Michael J. Gorman on "A Missional Hermeneutic"

I recently read Inhabiting the Cruciform God: Kenosis, Justification, and Theosis in Paul's Narrative Soteriology, by Michael J. Gorman. Along with NT Wright's Justification: God's Plan and Paul's Vision, it is one of the best books out there taking a look at Paul's understanding of justification. In particular Gorman's focus is on theosis, which he defines as the "transformative participation in the kenotic, cruciform character of God through Spirit-enabled conformity to the incarnate, crucified, and resurrected/glorified Christ" His own summaries of the book can be found here, here, and here.

Today on his blog, Gorman has begun a series on having a Missional Hermeneutic, which looks to be very interesting. Below is an excerpt in which he outlines some key definers of what Mission is and isn't. I am not sure how long he will be spending with the topic, but it looks to be pretty promising.

1. Mission is not a part of the church’s life (represented locally by a small line item in the budget) but the whole, the essence of the church’s existence; mission is comprehensive.

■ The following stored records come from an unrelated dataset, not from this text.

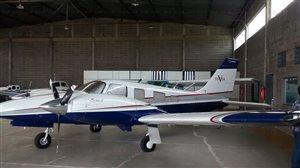 1997 Piper Seneca V Aircraft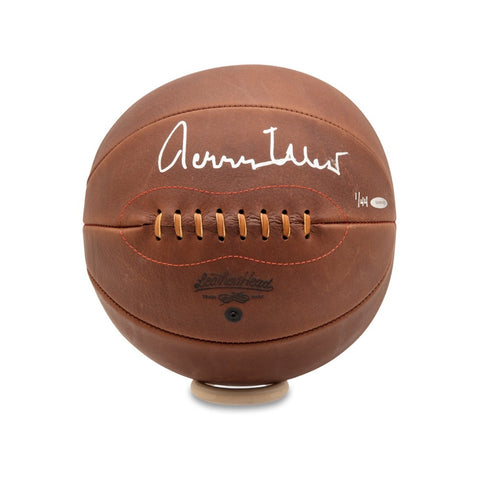 Jerry West Autographed Naismith Leather Head Basketball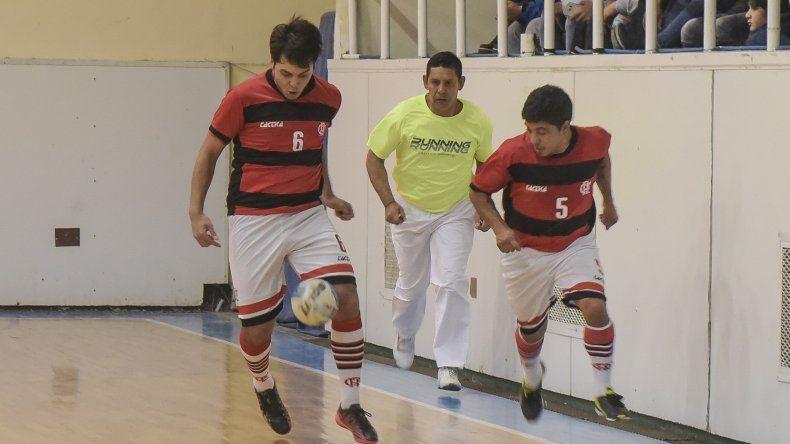 Flamengo se medirá esta tarde con Patagonia Frenos en uno de los cruces de ida de la categoría Honor.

2. Mission is not the church’s initiative but its response, its participation in God’s mission; mission is derivative.

3. Mission is not an extension of Western (or any other) power, culture, and values; rather, it is specifically participation in the coming of the kingdom of God. It is therefore critical of all attempts to coerce Christian mission for implicit or explicit political purposes other than the “politics” of the reign of God—the realities of new life, peace, and justice (shalom) promised by the prophets, inaugurated by Jesus, and first spread to the world by the apostles. For Christians in the West, it is crucial that they recognize the failure of Christendom as something to be welcomed, and that they see the church appropriately and biblically as a distinctive subculture within a larger, non-Christian culture. Mission is theo- and Christocentric.

4. Mission is not unidirectional (e.g., West to East) but reciprocal.

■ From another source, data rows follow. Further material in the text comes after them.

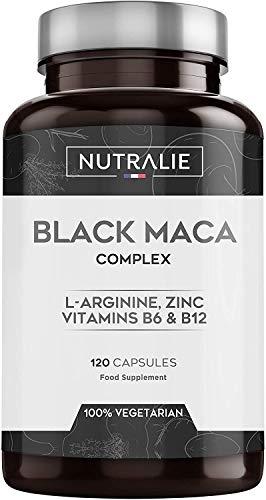Maca Schwarz aus Peru entspricht 24.000 mg für...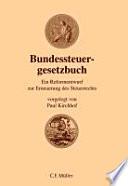 Bundessteuergesetzbuch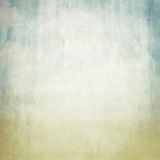 Old brown paper background texture and blue sky view royalty free stock photos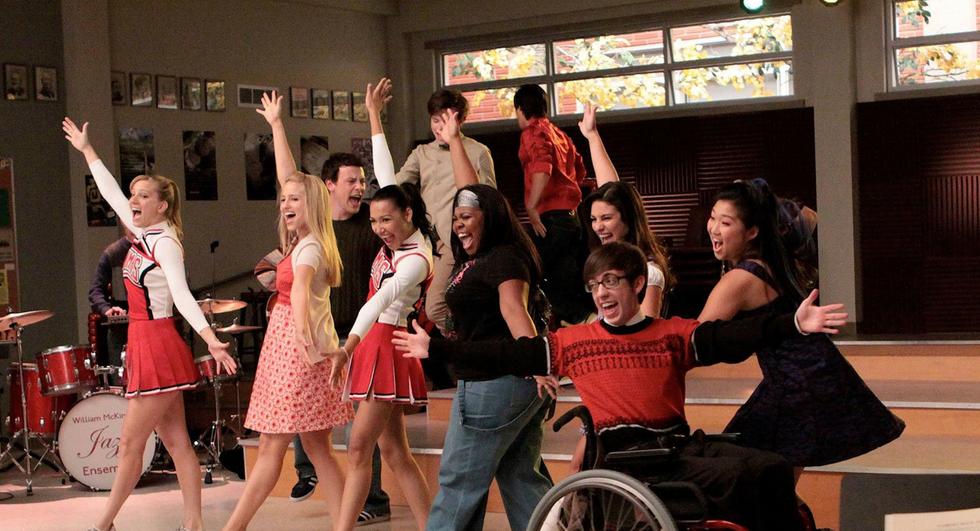 My Top 6 Glee Covers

5. Mission must become the governing framework within which all biblical interpretation takes place; mission is hermeneutical.


Brad Foster said...

Wow, that first book sounds like a sure cure for insomnia but I'll take you're word for it that it's good, haha.

rheimbro said...

The Gorman book is actually a lot more accessible than I thought it would be. Once you get a handle on the main few terms it is all pretty easy to track with.